> **PROBLEM DETAILS**:
Extract the whole listing as it stands. Do not include the pictures.

--- START OF DATASET RECORDS ---

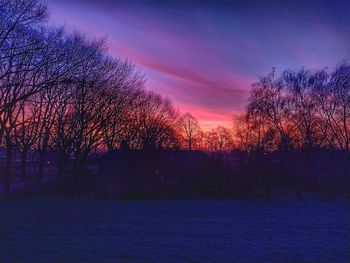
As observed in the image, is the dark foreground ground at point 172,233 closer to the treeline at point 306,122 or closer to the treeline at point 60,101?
the treeline at point 60,101

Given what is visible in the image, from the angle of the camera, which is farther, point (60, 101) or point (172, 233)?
point (60, 101)

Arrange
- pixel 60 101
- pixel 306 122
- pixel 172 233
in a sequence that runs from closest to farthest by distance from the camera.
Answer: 1. pixel 172 233
2. pixel 60 101
3. pixel 306 122

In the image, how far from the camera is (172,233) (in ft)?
48.8

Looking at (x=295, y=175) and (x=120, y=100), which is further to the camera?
(x=120, y=100)

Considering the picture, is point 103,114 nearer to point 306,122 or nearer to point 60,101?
point 60,101

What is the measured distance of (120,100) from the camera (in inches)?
1781

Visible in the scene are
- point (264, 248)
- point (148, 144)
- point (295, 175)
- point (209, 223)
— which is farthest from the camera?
point (148, 144)

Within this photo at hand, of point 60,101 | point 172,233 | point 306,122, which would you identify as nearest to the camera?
point 172,233

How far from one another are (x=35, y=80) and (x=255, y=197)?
17.4m

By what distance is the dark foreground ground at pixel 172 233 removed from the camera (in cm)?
1102

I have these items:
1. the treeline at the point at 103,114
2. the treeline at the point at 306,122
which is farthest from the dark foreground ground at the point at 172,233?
the treeline at the point at 306,122

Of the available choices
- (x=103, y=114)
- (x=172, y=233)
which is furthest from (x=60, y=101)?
(x=172, y=233)

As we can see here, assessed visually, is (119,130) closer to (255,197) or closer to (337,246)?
(255,197)

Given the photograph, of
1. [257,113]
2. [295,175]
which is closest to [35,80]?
[295,175]
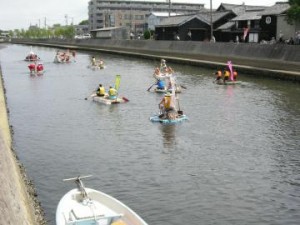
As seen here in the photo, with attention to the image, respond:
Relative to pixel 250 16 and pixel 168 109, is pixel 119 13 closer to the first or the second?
pixel 250 16

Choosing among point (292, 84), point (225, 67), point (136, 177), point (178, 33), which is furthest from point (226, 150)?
point (178, 33)

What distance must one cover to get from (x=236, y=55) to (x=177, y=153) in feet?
112

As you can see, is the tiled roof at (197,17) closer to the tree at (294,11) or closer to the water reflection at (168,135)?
the tree at (294,11)

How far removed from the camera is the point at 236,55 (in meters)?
50.9

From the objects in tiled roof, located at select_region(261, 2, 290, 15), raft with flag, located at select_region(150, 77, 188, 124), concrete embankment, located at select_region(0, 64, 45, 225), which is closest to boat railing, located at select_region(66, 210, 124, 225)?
concrete embankment, located at select_region(0, 64, 45, 225)

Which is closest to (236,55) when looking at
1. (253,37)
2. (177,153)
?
(253,37)

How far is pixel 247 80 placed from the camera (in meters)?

--- END OF DATASET RECORDS ---

> **RESPONSE TO THIS TASK**:
As observed in the image, is the dark foreground ground at point 172,233 closer to the treeline at point 306,122 or closer to the treeline at point 60,101?
the treeline at point 60,101

Given what is visible in the image, from the angle of the camera, which is farther, point (60, 101) or point (172, 233)?
point (60, 101)

Arrange
- pixel 60 101
- pixel 306 122
- pixel 172 233
in a sequence that runs from closest to farthest by distance from the camera.
Answer: 1. pixel 172 233
2. pixel 60 101
3. pixel 306 122

In the image, how far from the camera is (172,233) (in ft)?
48.8

Looking at (x=295, y=175) and (x=120, y=100), which is further to the camera?
(x=120, y=100)

Considering the picture, is point 103,114 nearer to point 306,122 or nearer to point 60,101?
point 60,101

What is the measured distance of (120,100) from the camera (in inches)?
1781

Visible in the scene are
- point (264, 248)
- point (148, 144)
- point (295, 175)
- point (209, 223)
— which is farthest from the camera?
point (148, 144)

Within this photo at hand, of point 60,101 | point 172,233 | point 306,122, which would you identify as nearest to the camera?
point 172,233

How far from one another are (x=35, y=80) and (x=255, y=197)?
17.4m

By what distance is the dark foreground ground at pixel 172 233 removed from the camera (in cm)?
1102

I have these items:
1. the treeline at the point at 103,114
2. the treeline at the point at 306,122
which is farthest from the dark foreground ground at the point at 172,233?
the treeline at the point at 306,122

Of the available choices
- (x=103, y=114)
- (x=172, y=233)
which is furthest from (x=60, y=101)?
(x=172, y=233)

As we can see here, assessed visually, is (119,130) closer to (255,197) or closer to (337,246)?
(255,197)

Given the photograph, of
1. [257,113]
2. [295,175]
which is closest to [35,80]?
[295,175]
As seen here in the photo, with attention to the image, respond:
Relative to pixel 250 16 and pixel 168 109, is pixel 119 13 closer to the first or the second?
pixel 250 16

Choosing among point (292, 84), point (225, 67), point (136, 177), point (178, 33), which is furthest from point (226, 150)?
point (178, 33)

What distance must one cover to get from (x=236, y=55) to (x=177, y=153) in feet?
112

As you can see, is the tiled roof at (197,17) closer to the tree at (294,11) or closer to the water reflection at (168,135)?
the tree at (294,11)

How far removed from the camera is the point at 236,55 (in meters)?
50.9

From the objects in tiled roof, located at select_region(261, 2, 290, 15), raft with flag, located at select_region(150, 77, 188, 124), concrete embankment, located at select_region(0, 64, 45, 225), which is closest to boat railing, located at select_region(66, 210, 124, 225)?
concrete embankment, located at select_region(0, 64, 45, 225)

Which is closest to (236,55) when looking at
1. (253,37)
2. (177,153)
?
(253,37)

How far is pixel 247 80 placed from the camera (in meters)?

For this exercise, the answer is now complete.